After the Treaty of Utrecht (1714), when the religious wars ended and a European balance of power was established, the conditions for stable religious “tolerance” emerged inside the machinery of the modern state. At this point, however, the Latin Continent was largely left to Catholicism, and the world’s oceans to Protestant Britain, condemning Protestant Northern Europe to a structural disadvantage whose bitter harvest the twentieth-century would reap. After Utrecht, commerce, finance capital, civil society, and private opinion all flourished, further marginalizing ecclesiastical institutions as powers. A century or so later, after the revolutions of 1848, the ideological machinery for securing national unity was largely transferred to nationalism.

This trajectory ends in the global system of state capitalism we know now, and whose only fully legitimated constitutional form is liberal democracy. But the triumph of democratic state capitalism has not fully met the expectations established by its own normative bases. In this situation, it becomes possible to hope not for more democracy and liberty, not for better and fairer capitalism, not for stronger states, but rather for a divided sovereignty along associationalist lines. That is, for a partial return of the Latin Christianity’s founding structure, for a new dual—or multiple—sovereignty.
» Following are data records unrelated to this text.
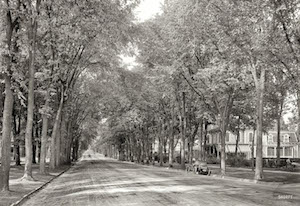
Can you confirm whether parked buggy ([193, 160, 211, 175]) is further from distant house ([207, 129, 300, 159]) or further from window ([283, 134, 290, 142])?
window ([283, 134, 290, 142])

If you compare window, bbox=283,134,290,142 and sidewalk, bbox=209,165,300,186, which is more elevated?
window, bbox=283,134,290,142

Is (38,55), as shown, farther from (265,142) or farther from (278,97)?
(265,142)

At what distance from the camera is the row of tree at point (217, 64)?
69.5 feet

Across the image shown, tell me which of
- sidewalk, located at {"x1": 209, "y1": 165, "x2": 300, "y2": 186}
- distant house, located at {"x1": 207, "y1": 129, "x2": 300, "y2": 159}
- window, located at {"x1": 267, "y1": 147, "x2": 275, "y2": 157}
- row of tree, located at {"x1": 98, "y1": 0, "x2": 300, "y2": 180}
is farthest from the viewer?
window, located at {"x1": 267, "y1": 147, "x2": 275, "y2": 157}

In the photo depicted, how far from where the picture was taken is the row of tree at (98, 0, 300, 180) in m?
21.2

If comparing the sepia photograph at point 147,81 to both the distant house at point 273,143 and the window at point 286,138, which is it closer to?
the distant house at point 273,143

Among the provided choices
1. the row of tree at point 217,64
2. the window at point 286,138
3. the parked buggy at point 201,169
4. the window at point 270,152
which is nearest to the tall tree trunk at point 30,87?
the row of tree at point 217,64

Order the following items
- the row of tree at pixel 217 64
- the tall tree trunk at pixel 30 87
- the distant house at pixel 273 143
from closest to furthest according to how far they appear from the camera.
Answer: the row of tree at pixel 217 64 < the tall tree trunk at pixel 30 87 < the distant house at pixel 273 143

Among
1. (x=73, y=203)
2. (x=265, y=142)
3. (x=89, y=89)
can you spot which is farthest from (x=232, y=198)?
(x=265, y=142)

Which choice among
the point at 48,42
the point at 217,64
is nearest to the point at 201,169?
the point at 217,64

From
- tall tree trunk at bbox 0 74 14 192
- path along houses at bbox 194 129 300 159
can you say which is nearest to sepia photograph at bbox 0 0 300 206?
Result: tall tree trunk at bbox 0 74 14 192

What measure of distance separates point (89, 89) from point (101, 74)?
952 centimetres

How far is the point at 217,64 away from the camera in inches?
1254

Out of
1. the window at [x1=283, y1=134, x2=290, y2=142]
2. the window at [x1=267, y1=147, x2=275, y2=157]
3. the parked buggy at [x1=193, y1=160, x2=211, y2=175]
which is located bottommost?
the window at [x1=267, y1=147, x2=275, y2=157]
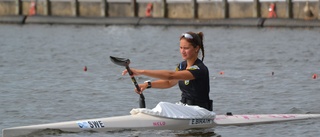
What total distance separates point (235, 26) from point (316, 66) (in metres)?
17.7

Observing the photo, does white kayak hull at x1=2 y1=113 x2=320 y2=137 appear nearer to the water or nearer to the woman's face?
the water

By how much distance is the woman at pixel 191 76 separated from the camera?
593 inches

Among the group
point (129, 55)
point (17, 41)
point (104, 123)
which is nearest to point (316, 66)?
point (129, 55)

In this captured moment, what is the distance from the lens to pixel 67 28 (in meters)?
52.1

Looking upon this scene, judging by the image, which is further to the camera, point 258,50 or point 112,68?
point 258,50

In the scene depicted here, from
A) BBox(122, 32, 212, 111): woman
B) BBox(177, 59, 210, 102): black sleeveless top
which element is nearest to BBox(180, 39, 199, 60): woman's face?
BBox(122, 32, 212, 111): woman

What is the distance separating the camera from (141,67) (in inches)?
1244

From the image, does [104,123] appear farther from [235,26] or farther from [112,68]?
[235,26]

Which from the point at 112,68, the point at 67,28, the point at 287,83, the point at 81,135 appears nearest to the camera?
the point at 81,135

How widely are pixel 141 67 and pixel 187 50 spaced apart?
1651cm

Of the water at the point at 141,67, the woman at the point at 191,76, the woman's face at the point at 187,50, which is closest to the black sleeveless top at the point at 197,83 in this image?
the woman at the point at 191,76

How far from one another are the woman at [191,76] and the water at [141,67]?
66 cm

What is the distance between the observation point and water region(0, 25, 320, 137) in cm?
1983

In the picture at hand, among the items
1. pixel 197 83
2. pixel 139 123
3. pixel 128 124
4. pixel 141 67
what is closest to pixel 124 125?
pixel 128 124
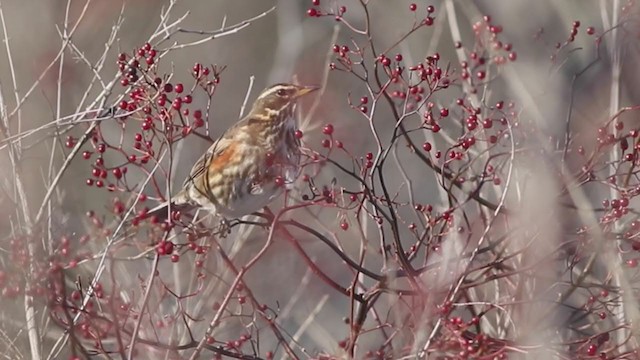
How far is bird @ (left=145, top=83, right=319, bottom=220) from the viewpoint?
536 centimetres

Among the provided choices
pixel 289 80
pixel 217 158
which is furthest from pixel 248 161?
pixel 289 80

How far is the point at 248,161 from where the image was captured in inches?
221

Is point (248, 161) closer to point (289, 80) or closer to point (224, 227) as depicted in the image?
point (224, 227)

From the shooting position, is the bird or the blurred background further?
the bird

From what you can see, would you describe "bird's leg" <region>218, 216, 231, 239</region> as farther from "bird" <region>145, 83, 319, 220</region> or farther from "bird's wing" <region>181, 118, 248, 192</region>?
"bird's wing" <region>181, 118, 248, 192</region>

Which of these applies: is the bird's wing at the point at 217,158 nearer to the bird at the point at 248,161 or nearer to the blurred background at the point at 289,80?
the bird at the point at 248,161

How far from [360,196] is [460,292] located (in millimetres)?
530

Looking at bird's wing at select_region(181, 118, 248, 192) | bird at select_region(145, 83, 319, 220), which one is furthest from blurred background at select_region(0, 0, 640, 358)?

Since the late-nineteenth century, that hope has, indeed, driven a minor political-theory lineage with both right and left inflections. On the right: Frederic William Maitland, John Neville Figgis, Otto von Gierke. On the left: the young Harold Laski, G.D.H. Cole, Paul Hirst, and Christian socialism à la R.H. Tawney. And Christian socialism is where Charles Taylor began his career, and which at least intermittently continues to guide it from afar, even (I’m willing to conjecture) when he is arguing the case for a post-secular liberal-democratic constitution as in the essay to which Bilgrami replies.

My brief and bold genealogy of Church/State relations places Bilgrami’s debate with Taylor in a different historical context than the one that Bilgrami supplies himself. It makes it clearer still that one of his differences with Taylor is over the sheer extent of state sovereignty in relation to religion. Taylor wishes to reduce democratic state sovereignty, Bilgrami to maintain it. As I said, I think he is right about that, especially in cases like India. But given the internal contradictions of democratic state capitalism, its failures to meet its own norms and purposes (e.g. equality of opportunity and participation, liberty, widely-based prosperity), I find myself also willing to imagine situations in which the state foregoes its monopolization of sovereignty, and accedes some of its power to associations. As far as I am concerned, these cannot, however, be religious associations, since the argument against religion’s validity claims has indeed been won.

From this perspective, the real challenge becomes: how to imagine and invent strong non-religious associations with substantive values and satisfying practices of life? Associations capable of taking back some state sovereignty, admittedly (as Bilgrami urges) in ways that don’t threaten state neutrality? One theoretical possibility would be for atheists (associating in the interests of truth) to take over the Churches’ rich and solid institutions from the inside, which might indeed herald a return to older conditions and styles of at least Christian ecclesiastical practice, in which belief was not a prerequisite for episcopal ordination. But that is just a politics of hope and imagination.